Records from a dataset –

+===+

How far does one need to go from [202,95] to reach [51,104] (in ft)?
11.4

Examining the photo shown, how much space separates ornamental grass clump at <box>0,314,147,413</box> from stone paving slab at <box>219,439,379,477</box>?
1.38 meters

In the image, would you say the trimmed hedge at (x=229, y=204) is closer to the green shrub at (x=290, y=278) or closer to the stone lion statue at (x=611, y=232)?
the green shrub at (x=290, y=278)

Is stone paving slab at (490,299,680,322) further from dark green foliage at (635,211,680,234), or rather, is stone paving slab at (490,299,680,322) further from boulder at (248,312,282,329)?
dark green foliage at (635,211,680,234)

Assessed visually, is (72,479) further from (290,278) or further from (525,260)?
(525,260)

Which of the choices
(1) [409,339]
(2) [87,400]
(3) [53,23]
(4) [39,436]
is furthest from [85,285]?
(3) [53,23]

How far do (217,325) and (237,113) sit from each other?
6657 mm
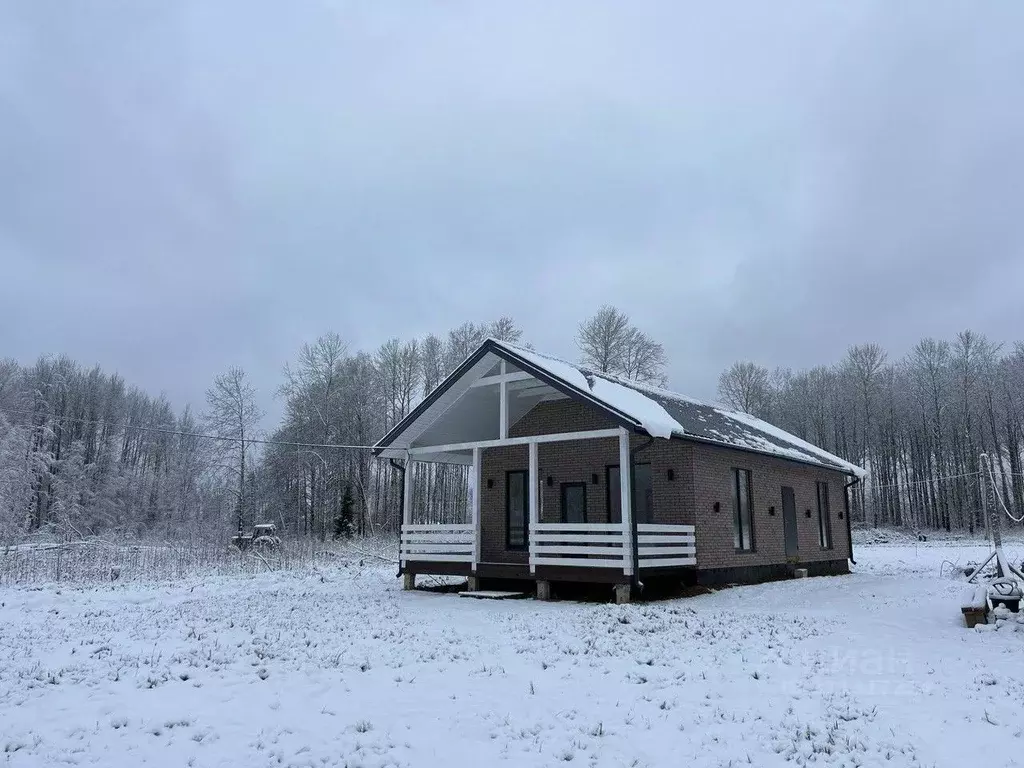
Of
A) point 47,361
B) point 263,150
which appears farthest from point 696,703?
point 47,361

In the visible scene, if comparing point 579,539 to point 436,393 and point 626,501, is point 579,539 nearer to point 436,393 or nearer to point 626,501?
point 626,501

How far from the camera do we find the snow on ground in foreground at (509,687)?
5359 mm

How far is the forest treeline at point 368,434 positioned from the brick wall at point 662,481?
57.6 feet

+===+

Set task –
Turn the records above into a numbered list with one line per item, leaving out the blank lines and the pictures.

Exercise response –
1. How far does one need to go from [202,95] to reach [51,104] (in ft)?
2. 11.4
3. Examining the photo shown, how much space separates ornamental grass clump at <box>0,314,147,413</box> from stone paving slab at <box>219,439,379,477</box>?
4. 1.38 meters
5. In the image, would you say the trimmed hedge at (x=229, y=204) is closer to the green shrub at (x=290, y=278) or closer to the stone lion statue at (x=611, y=232)?
6. the green shrub at (x=290, y=278)
7. Is stone paving slab at (490,299,680,322) further from dark green foliage at (635,211,680,234), or rather, is stone paving slab at (490,299,680,322) further from boulder at (248,312,282,329)?
8. dark green foliage at (635,211,680,234)
9. Assessed visually, is (72,479) further from (290,278) or further from (525,260)?
10. (525,260)
11. Which of the choices
12. (1) [409,339]
13. (2) [87,400]
14. (3) [53,23]
15. (4) [39,436]
16. is furthest from [85,285]?
17. (3) [53,23]
18. How far do (217,325) and (237,113) sit from each other?
19. 6657 mm
20. Of
21. A) point 47,361
22. B) point 263,150
23. which appears farthest from point 696,703?
24. point 47,361
25. In the visible scene, if comparing point 579,539 to point 436,393 and point 626,501, is point 579,539 nearer to point 436,393 or nearer to point 626,501?
26. point 626,501
27. How far from the camera do we find the snow on ground in foreground at (509,687)?
28. 5359 mm
29. How far is the forest treeline at point 368,434 positioned from the brick wall at point 662,481?
30. 57.6 feet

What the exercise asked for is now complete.